TASK ITEM:
When you respond, restate each record exactly as it is given.

DATA IN THIS EXERCISE:
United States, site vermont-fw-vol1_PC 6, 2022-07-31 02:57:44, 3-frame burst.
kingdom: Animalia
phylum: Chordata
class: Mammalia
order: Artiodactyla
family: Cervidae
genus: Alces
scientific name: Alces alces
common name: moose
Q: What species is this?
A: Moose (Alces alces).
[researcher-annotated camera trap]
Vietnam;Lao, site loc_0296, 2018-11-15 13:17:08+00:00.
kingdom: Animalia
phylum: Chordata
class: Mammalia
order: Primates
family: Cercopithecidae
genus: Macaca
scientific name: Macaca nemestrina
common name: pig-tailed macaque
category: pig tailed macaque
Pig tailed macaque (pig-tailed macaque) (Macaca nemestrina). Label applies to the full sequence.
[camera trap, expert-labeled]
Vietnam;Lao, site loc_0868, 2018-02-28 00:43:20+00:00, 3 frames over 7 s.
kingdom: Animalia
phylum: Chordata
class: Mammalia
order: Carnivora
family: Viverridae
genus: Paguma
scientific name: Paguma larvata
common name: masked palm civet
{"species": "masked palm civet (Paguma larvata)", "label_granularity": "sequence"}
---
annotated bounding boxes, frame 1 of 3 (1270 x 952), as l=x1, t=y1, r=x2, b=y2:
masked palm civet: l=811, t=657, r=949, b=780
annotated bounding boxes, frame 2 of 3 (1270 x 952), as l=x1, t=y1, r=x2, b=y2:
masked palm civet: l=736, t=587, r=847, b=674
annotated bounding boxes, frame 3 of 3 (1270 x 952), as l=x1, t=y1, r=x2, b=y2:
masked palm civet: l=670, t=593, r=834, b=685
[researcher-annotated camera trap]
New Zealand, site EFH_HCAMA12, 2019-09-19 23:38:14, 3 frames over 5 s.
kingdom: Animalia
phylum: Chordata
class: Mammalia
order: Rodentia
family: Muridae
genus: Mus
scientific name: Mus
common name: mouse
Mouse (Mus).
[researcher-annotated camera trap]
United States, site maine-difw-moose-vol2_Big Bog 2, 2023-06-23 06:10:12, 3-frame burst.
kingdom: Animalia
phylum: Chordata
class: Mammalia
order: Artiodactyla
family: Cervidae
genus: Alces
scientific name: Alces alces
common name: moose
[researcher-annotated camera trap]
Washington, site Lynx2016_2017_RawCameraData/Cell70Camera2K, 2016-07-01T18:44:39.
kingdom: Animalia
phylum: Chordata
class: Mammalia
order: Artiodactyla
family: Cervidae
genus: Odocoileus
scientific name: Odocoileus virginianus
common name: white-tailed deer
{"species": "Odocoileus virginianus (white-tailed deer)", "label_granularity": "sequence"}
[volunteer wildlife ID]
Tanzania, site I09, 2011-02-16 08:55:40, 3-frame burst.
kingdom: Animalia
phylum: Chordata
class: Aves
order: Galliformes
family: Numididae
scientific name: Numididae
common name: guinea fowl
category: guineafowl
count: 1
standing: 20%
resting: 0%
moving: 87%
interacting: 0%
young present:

SOLUTION TO THIS PROBLEM:
United States, site vermont-fw-vol1_PC 6, 2022-07-31 02:57:44, 3-frame burst.
kingdom: Animalia
phylum: Chordata
class: Mammalia
order: Artiodactyla
family: Cervidae
genus: Alces
scientific name: Alces alces
common name: moose
Q: What species is this?
A: Moose (Alces alces).
[researcher-annotated camera trap]
Vietnam;Lao, site loc_0296, 2018-11-15 13:17:08+00:00.
kingdom: Animalia
phylum: Chordata
class: Mammalia
order: Primates
family: Cercopithecidae
genus: Macaca
scientific name: Macaca nemestrina
common name: pig-tailed macaque
category: pig tailed macaque
Pig tailed macaque (pig-tailed macaque) (Macaca nemestrina). Label applies to the full sequence.
[camera trap, expert-labeled]
Vietnam;Lao, site loc_0868, 2018-02-28 00:43:20+00:00, 3 frames over 7 s.
kingdom: Animalia
phylum: Chordata
class: Mammalia
order: Carnivora
family: Viverridae
genus: Paguma
scientific name: Paguma larvata
common name: masked palm civet
{"species": "masked palm civet (Paguma larvata)", "label_granularity": "sequence"}
---
annotated bounding boxes, frame 1 of 3 (1270 x 952), as l=x1, t=y1, r=x2, b=y2:
masked palm civet: l=811, t=657, r=949, b=780
annotated bounding boxes, frame 2 of 3 (1270 x 952), as l=x1, t=y1, r=x2, b=y2:
masked palm civet: l=736, t=587, r=847, b=674
annotated bounding boxes, frame 3 of 3 (1270 x 952), as l=x1, t=y1, r=x2, b=y2:
masked palm civet: l=670, t=593, r=834, b=685
[researcher-annotated camera trap]
New Zealand, site EFH_HCAMA12, 2019-09-19 23:38:14, 3 frames over 5 s.
kingdom: Animalia
phylum: Chordata
class: Mammalia
order: Rodentia
family: Muridae
genus: Mus
scientific name: Mus
common name: mouse
Mouse (Mus).
[researcher-annotated camera trap]
United States, site maine-difw-moose-vol2_Big Bog 2, 2023-06-23 06:10:12, 3-frame burst.
kingdom: Animalia
phylum: Chordata
class: Mammalia
order: Artiodactyla
family: Cervidae
genus: Alces
scientific name: Alces alces
common name: moose
[researcher-annotated camera trap]
Washington, site Lynx2016_2017_RawCameraData/Cell70Camera2K, 2016-07-01T18:44:39.
kingdom: Animalia
phylum: Chordata
class: Mammalia
order: Artiodactyla
family: Cervidae
genus: Odocoileus
scientific name: Odocoileus virginianus
common name: white-tailed deer
{"species": "Odocoileus virginianus (white-tailed deer)", "label_granularity": "sequence"}
[volunteer wildlife ID]
Tanzania, site I09, 2011-02-16 08:55:40, 3-frame burst.
kingdom: Animalia
phylum: Chordata
class: Aves
order: Galliformes
family: Numididae
scientific name: Numididae
common name: guinea fowl
category: guineafowl
count: 1
standing: 20%
resting: 0%
moving: 87%
interacting: 0%
young present:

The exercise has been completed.